- by Gitabushi
This weekend, I took my kid back to college in Huntsville, Alabama. While there, we stumbled across the Rocket City Arcade, where they offer a host of classic arcade games that you can play all day for just $10.
It had been a long day of driving, and so we only played for about an hour. But it felt like even that hour was well worth the money spent.
One precondition was they had to have Joust, and they did.
It took me a little time to get the game skills back, but by the fourth game, I got 64k points and set the high score for the game. I’m really not sure why no one plays it, because 64k points wasn’t that tough to get. I think in my heyday I must have broken 100k points, because 64k points included making it past just one survival wave and one egg wave, and I think i can remember making it to at least 3 egg waves previously.
The thing I love about Joust is there are no patterns to learn at all. No way to memorize a method or route that lets you beat the AI, or even puts you in a good position, like you can with games like Pac Man or Super Mario Brothers. Your flapping works against gravity based on your rate of taps, and it is impossible to hold a perfectly rock-steady altitude. Left and right are possible, but it often takes some finesse to zero out your lateral motion.
There are some places where you can hang out that make it more likely to kill the bad guys, but holding position there is tough, and if you camp there, they’ll get you.
Great game. Highly recommended. Probably my favorite game of all time, although Karate Champ is also very good.
The arcade also had a great old Star Wars game, where you shot tie fighters before making a trench run. As the game got tougher and faster, with more defending fire directed at you, the trick was to use your blasters to hit the defending fire and stay alive; shooting the enemy was only a secondary goal.
I got to try Donkey Kong, and made it to the 3rd level pretty easily. Got to do a few driving games, which are always fun. One game I loved, but only saw once, was a stunt driving game. You did jumps, loops, etc., and the game had some feedback that helped you feel you were actually driving the car doing the stunts. I’d pay good money for an original game in good condition to have the chance to play that and get good at it, but that is apparently not my fate. It might have been Atari’s “Hard Drivin'”, now that I’ve taken a moment to search. I thought I remembered green vector graphics, rather than the CRT graphics of “Hard Drivin'”…but the description of showing a replay of your crash sounds familiar, and the gameplay sure seems familiar, too. Memory is a funny thing.
But that wasn’t one of the games they had. They did have, however, The Simpsons, and Crystal Castles (boring) and the original Teenage Mutant Ninja Turtles. Several shooting games, but those weren’t as fun. I usually died in seconds, and only got anywhere by hitting “continue”. My kid and I had some bonding/fun on one of those for about 10 minutes.
They had a modern update to Rampage, which sucked. Different versions of Street Fighter, which was always best in the original Street Fighter 2 edition, before all the special moves just got stupidly complex and powerful. They had some Galaga types. They had Commando, and I died too quickly to want to try to get back any of that game’s muscle memory skills.
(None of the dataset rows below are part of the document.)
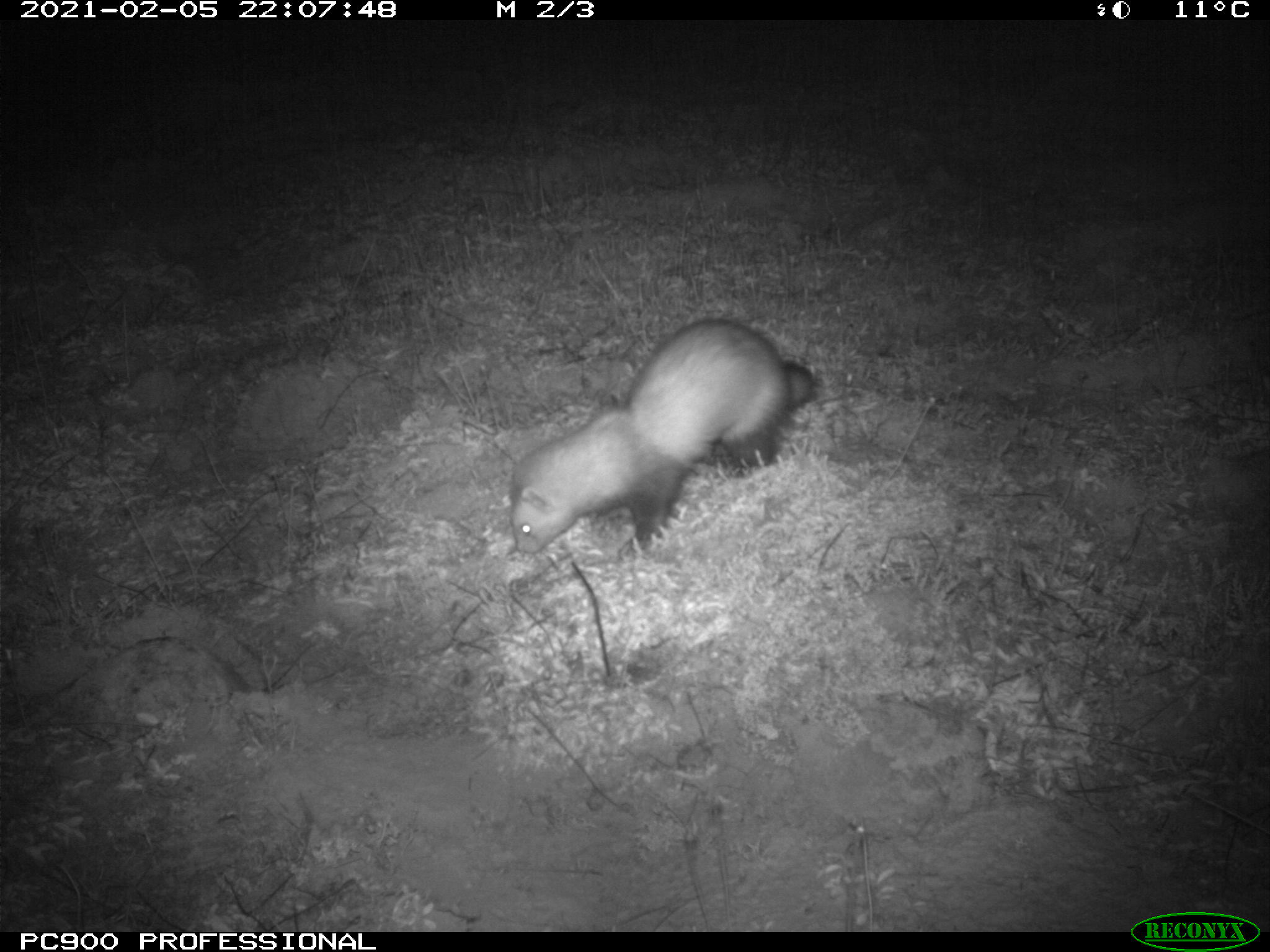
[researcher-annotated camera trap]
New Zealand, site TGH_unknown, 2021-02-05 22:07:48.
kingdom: Animalia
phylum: Chordata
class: Mammalia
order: Carnivora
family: Mustelidae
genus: Mustela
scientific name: Mustela furo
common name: ferret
Ferret (Mustela furo).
All in all, it was a fun trip down memory lane for me, and a chance for my kid to understand what gaming used to be like.
Doing a quick search, I’m seeing that several places combine retro games with bars. I didn’t look deeply enough to see if you still have to pay for the games. If you pay bar/pub prices for drinks, plus a quarter per game, it doesn’t seem worth it to me. There’s one in the DC area; I might try it.
But playing the game has convinced me that I will probably will purchase an Arcade1UP Rampage machine, as it includes Joust and Gauntlet. Rampage is okay. Gauntlet is actually kind of fun. I’ve played a pretty good Gauntlet emulation with my kid on the PS2, and the ability to just hit “continue”, with the loss of limitation of needing to drop a quarter in, makes the game much less fun. “Red Warrior Needs Food, Badly” is a sentence that sends chills down your spine if you have already given the machine your last quarter.
The system also has Defender, which is perhaps the most masochistic game Williams ever invented. But that is a game that might be enhanced by eliminating the necessity of quarters: it might actually now be feasible to practice to the point of actually getting good at it.
What classic arcade game was your favorite? Which do you miss? If you missed out on the era, which do you wish you’d gotten to try?